Written problem:
Count the lines in the data below that contain the word "white" and give only that number.

Given data:

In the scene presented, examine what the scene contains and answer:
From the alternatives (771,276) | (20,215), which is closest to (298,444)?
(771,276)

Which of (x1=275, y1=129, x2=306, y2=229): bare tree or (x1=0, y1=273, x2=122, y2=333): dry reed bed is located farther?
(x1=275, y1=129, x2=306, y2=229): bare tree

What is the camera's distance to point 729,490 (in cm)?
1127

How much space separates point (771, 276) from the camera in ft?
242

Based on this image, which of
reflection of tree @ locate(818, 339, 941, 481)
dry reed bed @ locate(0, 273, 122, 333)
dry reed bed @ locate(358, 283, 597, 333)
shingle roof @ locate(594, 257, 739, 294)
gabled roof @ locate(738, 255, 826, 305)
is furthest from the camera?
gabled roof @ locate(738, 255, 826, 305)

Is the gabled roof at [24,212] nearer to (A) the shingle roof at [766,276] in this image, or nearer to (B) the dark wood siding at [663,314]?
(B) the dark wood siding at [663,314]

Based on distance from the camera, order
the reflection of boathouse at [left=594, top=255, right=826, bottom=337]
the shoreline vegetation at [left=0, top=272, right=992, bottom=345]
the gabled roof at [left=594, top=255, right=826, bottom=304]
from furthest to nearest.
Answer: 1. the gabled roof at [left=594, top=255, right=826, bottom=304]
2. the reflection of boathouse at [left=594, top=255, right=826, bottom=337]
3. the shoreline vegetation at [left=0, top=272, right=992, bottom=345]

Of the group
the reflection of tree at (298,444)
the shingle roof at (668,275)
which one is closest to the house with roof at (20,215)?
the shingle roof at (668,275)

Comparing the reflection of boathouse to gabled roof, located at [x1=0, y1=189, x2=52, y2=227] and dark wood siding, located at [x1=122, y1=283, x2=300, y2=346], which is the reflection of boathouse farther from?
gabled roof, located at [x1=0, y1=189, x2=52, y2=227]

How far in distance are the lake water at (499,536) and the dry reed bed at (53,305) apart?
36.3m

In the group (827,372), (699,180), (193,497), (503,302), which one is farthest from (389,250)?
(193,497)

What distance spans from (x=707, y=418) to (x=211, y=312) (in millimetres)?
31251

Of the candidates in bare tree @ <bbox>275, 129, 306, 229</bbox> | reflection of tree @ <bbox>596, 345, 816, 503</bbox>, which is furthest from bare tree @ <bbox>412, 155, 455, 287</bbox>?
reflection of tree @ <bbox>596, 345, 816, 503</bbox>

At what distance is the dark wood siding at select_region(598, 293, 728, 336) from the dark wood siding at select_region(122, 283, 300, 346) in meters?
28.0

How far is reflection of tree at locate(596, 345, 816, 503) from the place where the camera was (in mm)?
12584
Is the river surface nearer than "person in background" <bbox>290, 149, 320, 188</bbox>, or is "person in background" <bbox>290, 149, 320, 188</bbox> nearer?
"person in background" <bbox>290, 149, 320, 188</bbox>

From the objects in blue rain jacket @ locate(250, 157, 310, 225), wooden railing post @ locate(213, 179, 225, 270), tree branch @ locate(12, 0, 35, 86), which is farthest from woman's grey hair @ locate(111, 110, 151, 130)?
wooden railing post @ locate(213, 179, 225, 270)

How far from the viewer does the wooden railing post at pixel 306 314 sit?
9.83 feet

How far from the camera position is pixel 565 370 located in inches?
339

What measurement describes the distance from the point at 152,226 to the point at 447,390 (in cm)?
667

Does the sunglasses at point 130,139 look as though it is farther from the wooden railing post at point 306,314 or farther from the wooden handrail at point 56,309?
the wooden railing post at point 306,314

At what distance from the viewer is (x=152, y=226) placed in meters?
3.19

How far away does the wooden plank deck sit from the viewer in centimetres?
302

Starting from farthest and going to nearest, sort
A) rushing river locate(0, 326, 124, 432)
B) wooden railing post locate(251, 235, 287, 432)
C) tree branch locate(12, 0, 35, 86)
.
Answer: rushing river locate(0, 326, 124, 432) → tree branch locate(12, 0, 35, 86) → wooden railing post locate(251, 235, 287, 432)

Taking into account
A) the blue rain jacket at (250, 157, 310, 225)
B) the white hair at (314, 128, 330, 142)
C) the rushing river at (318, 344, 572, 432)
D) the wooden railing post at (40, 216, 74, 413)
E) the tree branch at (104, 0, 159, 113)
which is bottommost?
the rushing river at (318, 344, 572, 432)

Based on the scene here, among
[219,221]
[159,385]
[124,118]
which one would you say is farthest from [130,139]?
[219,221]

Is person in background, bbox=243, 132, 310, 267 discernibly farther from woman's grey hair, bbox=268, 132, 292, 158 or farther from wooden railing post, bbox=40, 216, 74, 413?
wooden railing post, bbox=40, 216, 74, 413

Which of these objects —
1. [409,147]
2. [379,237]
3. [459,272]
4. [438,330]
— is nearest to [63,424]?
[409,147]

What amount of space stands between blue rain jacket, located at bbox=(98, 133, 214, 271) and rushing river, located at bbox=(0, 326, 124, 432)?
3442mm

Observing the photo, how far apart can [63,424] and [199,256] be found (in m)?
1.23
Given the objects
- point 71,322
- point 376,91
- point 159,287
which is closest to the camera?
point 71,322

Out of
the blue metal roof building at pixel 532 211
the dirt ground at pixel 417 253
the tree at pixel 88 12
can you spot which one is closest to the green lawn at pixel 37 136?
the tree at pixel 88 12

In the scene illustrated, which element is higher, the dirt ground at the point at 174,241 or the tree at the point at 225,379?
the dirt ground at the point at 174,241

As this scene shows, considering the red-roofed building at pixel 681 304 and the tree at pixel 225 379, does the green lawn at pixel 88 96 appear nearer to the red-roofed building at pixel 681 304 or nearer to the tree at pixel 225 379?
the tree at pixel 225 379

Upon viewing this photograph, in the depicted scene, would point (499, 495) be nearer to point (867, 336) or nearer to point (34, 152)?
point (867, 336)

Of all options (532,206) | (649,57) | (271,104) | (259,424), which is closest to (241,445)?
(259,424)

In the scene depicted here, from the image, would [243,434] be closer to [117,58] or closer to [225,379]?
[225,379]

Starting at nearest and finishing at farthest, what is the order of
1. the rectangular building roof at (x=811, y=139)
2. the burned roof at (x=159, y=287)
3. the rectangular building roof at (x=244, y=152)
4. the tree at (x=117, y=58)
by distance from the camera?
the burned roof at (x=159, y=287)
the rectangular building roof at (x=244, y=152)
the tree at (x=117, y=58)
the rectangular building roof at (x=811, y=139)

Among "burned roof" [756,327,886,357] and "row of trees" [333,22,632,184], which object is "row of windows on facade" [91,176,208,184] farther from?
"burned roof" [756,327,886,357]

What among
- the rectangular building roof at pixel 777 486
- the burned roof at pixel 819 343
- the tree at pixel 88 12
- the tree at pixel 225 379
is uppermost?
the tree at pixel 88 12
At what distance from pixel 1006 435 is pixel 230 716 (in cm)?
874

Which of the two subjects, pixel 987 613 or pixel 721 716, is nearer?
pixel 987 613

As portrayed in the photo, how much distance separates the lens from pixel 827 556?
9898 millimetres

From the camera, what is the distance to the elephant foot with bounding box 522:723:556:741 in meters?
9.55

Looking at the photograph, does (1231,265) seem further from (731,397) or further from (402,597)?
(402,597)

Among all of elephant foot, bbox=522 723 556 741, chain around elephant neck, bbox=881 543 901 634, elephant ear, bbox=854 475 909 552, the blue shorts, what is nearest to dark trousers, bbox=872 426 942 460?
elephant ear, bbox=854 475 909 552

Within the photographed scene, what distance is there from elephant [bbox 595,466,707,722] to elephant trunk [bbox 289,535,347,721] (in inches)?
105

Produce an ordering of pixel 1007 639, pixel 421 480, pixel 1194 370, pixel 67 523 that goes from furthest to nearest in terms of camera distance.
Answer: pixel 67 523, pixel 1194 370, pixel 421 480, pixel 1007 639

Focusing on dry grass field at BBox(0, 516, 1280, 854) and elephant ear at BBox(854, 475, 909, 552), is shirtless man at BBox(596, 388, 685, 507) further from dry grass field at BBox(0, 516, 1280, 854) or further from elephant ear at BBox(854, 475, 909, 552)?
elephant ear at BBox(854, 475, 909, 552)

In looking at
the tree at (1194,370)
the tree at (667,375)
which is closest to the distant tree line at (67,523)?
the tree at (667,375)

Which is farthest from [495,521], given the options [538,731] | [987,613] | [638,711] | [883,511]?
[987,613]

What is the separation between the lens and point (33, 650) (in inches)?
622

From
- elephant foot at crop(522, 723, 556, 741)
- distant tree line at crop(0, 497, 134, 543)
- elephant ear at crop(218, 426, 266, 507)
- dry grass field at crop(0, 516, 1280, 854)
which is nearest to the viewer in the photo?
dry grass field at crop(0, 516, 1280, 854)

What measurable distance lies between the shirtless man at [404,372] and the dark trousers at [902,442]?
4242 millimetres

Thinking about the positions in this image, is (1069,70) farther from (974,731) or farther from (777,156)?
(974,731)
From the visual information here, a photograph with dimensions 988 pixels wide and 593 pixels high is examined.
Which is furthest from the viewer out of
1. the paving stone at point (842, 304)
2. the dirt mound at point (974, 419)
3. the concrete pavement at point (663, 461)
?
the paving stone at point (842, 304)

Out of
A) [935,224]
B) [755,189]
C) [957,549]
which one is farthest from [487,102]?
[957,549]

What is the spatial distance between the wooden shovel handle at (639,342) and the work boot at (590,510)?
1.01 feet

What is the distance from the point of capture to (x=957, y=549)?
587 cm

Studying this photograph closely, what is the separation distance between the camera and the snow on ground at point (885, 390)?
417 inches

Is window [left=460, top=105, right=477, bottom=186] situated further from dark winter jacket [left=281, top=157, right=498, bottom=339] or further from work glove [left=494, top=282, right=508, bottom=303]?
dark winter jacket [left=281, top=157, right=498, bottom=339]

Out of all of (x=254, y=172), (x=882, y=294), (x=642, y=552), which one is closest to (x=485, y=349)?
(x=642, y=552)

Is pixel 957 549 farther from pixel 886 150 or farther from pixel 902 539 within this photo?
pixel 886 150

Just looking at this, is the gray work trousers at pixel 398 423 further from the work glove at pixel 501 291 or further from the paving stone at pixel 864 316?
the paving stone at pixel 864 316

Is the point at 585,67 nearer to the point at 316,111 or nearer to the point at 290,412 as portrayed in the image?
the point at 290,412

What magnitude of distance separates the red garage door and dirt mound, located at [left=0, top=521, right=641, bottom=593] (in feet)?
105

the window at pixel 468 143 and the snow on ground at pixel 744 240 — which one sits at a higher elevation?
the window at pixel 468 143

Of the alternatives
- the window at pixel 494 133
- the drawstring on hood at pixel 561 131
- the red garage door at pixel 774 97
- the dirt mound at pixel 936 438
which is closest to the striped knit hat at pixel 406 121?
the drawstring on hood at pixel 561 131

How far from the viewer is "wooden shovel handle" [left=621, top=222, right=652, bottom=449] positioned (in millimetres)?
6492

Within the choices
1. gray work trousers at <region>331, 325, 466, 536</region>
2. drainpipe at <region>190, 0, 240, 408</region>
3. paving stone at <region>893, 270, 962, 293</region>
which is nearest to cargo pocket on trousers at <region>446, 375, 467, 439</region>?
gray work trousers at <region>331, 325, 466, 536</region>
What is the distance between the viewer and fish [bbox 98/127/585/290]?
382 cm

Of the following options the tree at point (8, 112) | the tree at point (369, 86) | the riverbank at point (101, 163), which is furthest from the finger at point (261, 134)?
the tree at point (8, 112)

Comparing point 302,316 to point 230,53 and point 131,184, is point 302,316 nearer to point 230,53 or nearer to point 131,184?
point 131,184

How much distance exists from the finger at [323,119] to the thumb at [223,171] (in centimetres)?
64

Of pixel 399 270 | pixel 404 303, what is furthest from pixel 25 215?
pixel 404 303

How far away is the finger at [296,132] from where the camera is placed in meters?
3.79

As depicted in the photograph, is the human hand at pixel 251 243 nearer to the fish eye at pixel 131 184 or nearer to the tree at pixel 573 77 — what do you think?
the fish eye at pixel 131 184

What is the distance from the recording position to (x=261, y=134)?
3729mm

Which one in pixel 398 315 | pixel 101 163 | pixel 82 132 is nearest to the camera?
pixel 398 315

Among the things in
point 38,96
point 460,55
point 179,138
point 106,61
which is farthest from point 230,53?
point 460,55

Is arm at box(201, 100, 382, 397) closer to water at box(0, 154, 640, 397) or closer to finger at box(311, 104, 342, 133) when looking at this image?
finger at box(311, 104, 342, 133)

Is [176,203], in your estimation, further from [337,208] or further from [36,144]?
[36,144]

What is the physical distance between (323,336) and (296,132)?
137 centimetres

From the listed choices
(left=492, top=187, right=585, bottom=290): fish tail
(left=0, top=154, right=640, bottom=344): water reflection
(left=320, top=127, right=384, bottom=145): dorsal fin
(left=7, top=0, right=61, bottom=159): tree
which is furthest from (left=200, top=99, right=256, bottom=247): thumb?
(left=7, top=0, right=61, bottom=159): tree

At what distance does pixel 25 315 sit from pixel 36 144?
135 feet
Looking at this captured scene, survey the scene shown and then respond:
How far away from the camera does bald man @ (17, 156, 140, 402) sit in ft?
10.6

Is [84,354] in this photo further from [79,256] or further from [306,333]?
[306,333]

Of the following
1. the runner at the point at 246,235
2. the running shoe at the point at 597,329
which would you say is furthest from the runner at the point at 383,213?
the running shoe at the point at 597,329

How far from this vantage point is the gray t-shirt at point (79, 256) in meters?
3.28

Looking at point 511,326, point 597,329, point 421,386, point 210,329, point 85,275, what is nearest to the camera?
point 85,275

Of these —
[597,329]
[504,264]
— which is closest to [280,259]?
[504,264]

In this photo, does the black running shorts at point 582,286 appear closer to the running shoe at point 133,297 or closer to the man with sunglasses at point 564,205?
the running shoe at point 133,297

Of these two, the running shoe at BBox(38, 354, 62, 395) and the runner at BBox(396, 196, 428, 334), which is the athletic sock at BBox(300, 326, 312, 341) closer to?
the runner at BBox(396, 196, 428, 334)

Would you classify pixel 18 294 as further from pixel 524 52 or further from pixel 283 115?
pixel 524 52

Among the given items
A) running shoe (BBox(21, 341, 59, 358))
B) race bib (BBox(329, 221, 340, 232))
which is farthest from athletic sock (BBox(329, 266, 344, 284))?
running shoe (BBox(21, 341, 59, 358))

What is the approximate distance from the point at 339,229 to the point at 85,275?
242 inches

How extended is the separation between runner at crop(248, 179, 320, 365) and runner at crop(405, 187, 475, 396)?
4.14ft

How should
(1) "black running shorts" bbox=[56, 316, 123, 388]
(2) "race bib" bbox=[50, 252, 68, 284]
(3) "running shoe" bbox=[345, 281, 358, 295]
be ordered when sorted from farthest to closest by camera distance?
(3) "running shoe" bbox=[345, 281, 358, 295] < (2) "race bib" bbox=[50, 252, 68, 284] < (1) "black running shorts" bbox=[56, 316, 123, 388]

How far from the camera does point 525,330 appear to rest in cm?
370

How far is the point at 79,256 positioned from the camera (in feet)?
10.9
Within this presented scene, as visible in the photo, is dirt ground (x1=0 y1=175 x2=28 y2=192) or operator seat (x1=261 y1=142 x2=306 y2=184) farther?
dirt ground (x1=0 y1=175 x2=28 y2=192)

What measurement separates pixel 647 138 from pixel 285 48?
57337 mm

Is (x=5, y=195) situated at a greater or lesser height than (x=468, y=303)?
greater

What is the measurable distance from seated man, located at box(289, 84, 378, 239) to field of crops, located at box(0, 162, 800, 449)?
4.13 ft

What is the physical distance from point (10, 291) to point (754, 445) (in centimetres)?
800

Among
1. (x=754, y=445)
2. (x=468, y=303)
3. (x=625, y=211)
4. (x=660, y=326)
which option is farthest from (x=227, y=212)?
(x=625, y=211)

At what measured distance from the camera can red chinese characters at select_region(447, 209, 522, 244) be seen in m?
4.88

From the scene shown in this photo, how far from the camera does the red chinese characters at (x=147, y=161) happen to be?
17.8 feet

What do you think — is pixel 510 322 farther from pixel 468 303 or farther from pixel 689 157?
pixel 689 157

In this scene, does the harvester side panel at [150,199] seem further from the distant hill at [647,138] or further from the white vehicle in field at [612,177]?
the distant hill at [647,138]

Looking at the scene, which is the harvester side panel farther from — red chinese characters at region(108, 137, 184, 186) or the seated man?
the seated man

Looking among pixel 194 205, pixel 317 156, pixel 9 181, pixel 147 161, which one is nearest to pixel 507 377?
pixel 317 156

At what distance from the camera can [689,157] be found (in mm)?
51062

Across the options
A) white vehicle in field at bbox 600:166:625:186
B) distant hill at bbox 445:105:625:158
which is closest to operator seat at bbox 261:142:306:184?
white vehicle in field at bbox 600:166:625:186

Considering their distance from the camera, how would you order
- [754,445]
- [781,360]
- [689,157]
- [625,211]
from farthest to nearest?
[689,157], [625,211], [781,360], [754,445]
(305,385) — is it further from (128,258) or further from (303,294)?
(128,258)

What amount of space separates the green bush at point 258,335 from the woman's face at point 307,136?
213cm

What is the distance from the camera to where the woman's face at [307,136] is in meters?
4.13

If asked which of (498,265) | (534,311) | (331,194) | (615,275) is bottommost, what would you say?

Solution for this problem:
4